##### SOURCE EXTRACT

Dec 10 2009
A ban on minarets may seem racist to the BBC, says Rod Liddle, but in fact we should applaud any small battle won in the people’s war against the growing ‘Islamification’ of Europe.
A few years ago, Angus Roxburgh — one of the BBC’s chief Europe correspondents, based in Brussels — wrote a book about the rise of right-wing or libertarian parties on the Continent. Move forward seven years or so and we have the BBC’s reaction to the referendum in which 57 per cent of Swiss people voted to ban the building of any more minarets in their country. This was, according to Roger Hardy, the corporation’s ‘Islamic Affairs Analyst’ an example of European ‘Islamophobia’ and sent a signal to Switzerland’s Muslims that they simply were not wanted in the country. Swiss People Racist and Wrong, his neutral and objective article could have been entitled. Rog recently contributed towards a blog in which he denied that the almost complete and utter lack of democracy in Islamic states was anything to do with them being, uh, Islamic states. Just coincidence, then.
If anything, the Swiss vote was a riposte not to Switzerland’s Muslim population (which is a ‘small’ 320,000, according to Rog), but a riposte to Rog himself, or the many berks like him. In the last ten years the people of Europe have begun to revolt against what, at one extreme, they see as the ‘Islamification’ of their countries, or else they hold the more moderate position of being disquieted by the high number of Muslim immigrants they have been forced to receive, most of whom are antithetical to the indigenous way of life and have cultural values that do not accord with the resident majority. That they are told to shut up and stop being racist and Islamophobic by the EU, their own leftish politicians and the likes of Rog and Angus, only tends to inflame the rebellion.

##########
##### DATA EXTRACT

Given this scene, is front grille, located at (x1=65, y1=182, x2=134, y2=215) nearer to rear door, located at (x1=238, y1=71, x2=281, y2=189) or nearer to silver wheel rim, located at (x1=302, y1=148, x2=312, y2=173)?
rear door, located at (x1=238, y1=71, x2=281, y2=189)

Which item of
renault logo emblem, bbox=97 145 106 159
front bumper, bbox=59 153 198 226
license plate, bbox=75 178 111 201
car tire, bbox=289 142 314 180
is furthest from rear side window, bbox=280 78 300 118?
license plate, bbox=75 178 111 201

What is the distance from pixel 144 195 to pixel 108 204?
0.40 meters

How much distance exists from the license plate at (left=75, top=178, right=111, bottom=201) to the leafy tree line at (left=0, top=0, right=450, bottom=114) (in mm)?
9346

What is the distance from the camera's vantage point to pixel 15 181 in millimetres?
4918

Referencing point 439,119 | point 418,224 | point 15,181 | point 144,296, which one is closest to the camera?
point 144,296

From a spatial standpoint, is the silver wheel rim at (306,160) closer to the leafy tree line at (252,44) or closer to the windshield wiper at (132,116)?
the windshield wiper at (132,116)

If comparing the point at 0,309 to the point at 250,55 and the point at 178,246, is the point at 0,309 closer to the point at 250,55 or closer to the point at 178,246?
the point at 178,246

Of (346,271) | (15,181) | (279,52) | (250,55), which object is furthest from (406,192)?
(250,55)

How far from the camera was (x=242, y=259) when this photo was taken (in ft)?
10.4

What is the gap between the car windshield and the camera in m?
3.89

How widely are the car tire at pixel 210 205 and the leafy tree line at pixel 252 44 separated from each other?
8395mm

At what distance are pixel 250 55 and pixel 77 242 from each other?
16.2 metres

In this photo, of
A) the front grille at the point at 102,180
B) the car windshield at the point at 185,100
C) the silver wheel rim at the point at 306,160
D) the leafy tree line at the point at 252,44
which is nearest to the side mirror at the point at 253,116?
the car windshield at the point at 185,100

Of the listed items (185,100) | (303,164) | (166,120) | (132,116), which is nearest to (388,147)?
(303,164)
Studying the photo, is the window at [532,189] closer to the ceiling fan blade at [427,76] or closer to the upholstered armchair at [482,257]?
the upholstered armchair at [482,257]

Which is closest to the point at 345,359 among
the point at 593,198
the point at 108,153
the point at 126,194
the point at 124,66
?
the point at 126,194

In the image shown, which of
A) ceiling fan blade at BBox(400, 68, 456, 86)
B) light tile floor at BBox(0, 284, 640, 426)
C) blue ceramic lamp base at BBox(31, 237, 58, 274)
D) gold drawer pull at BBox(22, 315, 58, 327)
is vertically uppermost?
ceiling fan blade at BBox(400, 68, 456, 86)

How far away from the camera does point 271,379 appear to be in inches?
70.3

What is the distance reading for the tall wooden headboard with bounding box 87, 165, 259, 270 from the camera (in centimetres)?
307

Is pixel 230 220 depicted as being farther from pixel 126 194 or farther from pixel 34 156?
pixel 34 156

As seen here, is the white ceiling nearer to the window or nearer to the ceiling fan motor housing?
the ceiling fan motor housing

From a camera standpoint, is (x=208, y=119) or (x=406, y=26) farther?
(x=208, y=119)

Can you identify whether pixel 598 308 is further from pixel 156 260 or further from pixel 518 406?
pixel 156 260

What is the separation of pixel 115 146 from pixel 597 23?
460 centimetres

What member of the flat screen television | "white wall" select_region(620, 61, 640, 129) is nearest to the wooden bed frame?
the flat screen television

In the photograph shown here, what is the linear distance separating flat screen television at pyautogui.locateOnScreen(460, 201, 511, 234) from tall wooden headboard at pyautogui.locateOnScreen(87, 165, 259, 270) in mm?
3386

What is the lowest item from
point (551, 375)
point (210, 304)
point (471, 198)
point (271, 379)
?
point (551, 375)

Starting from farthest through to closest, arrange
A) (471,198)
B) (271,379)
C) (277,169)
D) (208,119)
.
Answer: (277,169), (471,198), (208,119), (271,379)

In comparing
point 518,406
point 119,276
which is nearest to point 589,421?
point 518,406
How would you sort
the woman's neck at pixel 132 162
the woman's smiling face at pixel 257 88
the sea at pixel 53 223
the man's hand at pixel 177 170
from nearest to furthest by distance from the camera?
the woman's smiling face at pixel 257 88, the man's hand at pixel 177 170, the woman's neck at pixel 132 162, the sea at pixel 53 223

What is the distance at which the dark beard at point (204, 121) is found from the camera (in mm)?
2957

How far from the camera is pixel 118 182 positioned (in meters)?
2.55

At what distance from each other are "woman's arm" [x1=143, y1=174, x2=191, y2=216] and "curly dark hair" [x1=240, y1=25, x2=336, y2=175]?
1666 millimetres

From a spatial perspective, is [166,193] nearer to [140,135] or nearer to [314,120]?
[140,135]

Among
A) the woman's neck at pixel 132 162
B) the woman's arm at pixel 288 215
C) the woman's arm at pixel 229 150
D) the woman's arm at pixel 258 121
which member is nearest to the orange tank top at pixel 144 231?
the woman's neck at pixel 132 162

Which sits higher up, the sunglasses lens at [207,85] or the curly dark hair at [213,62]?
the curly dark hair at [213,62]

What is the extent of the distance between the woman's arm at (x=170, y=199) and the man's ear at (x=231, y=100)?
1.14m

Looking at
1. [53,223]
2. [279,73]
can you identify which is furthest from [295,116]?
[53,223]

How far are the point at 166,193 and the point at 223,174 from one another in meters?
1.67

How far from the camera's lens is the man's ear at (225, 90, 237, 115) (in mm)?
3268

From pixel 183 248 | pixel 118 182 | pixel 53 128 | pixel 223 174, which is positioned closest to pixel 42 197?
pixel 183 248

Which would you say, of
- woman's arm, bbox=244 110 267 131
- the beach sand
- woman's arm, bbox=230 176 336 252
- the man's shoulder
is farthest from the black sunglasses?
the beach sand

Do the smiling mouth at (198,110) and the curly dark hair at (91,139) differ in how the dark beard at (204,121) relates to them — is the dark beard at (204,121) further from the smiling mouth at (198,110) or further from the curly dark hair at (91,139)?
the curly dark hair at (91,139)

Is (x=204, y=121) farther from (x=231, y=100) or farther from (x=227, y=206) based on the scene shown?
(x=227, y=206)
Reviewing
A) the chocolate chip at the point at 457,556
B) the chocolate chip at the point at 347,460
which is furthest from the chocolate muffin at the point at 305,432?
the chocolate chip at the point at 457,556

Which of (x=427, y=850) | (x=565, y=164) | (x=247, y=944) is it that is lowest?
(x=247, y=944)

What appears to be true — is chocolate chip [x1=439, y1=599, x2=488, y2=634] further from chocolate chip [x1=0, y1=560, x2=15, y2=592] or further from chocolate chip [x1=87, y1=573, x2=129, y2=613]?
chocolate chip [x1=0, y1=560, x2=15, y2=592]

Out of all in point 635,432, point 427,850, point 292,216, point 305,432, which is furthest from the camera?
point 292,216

##########

JOBS –
1. Write out the minaret-ban column word for word, everything from "A few years" down to "Just coincidence, then.".
2. Extend the minaret-ban column, picking up after its final sentence.

RESULTS FOR EACH TASK –
1.
A few years ago, Angus Roxburgh — one of the BBC’s chief Europe correspondents, based in Brussels — wrote a book about the rise of right-wing or libertarian parties on the Continent. Move forward seven years or so and we have the BBC’s reaction to the referendum in which 57 per cent of Swiss people voted to ban the building of any more minarets in their country. This was, according to Roger Hardy, the corporation’s ‘Islamic Affairs Analyst’ an example of European ‘Islamophobia’ and sent a signal to Switzerland’s Muslims that they simply were not wanted in the country. Swiss People Racist and Wrong, his neutral and objective article could have been entitled. Rog recently contributed towards a blog in which he denied that the almost complete and utter lack of democracy in Islamic states was anything to do with them being, uh, Islamic states. Just coincidence, then.

2.
The revolts have differed in their temperament, tenor and choice of target. The earliest and most ferocious occurred in Holland, where the talented and popular filmmaker Theo van Gogh, a descendant of the painter, was shot dead by a Muslim nutter who then attempted to decapitate his victim and affixed a note, containing one of those vainglorious adolescent rants with which you will be familiar from pre-suicide videos, to his chest with a knife.
The population, already unhappy, decided it had had quite enough and started voting for Pim Fortuyn en masse and, indeed, for the likes of Geert Wilders. It came as a surprise to commentators over here that Europe’s most liberal country could be the most antithetical to Islam. A fabulous misapprehension: Holland was the most antithetical to Islam because it was the most liberal. Its people looked at the corpse of van Gogh and saw what Islam could be like. ‘Education by death’ is how one liberal Dutch commentator wryly described it to me.
The protests in Denmark coalesced around those now famous cartoons of Mohammed — the furore over which was reported over here, although only two publications in Britain dared to test the Islamists’ medieval limits of freedom of speech with published cartoons of their own (Gair Rhydd, a student paper from Cardiff, and The Spectator. Private Eye? Nah, not a chance.)
In France they moved to ban the burka, a concession to public disquiet and antagonism.
In Belgium they began to worry about Eurabia, a crescent of towns and cities from Metz and Lille in the south through Zeebrugge and Antwerp to Rotterdam and Aarhus in the north where the Muslim populations had already reached 30 per cent or above.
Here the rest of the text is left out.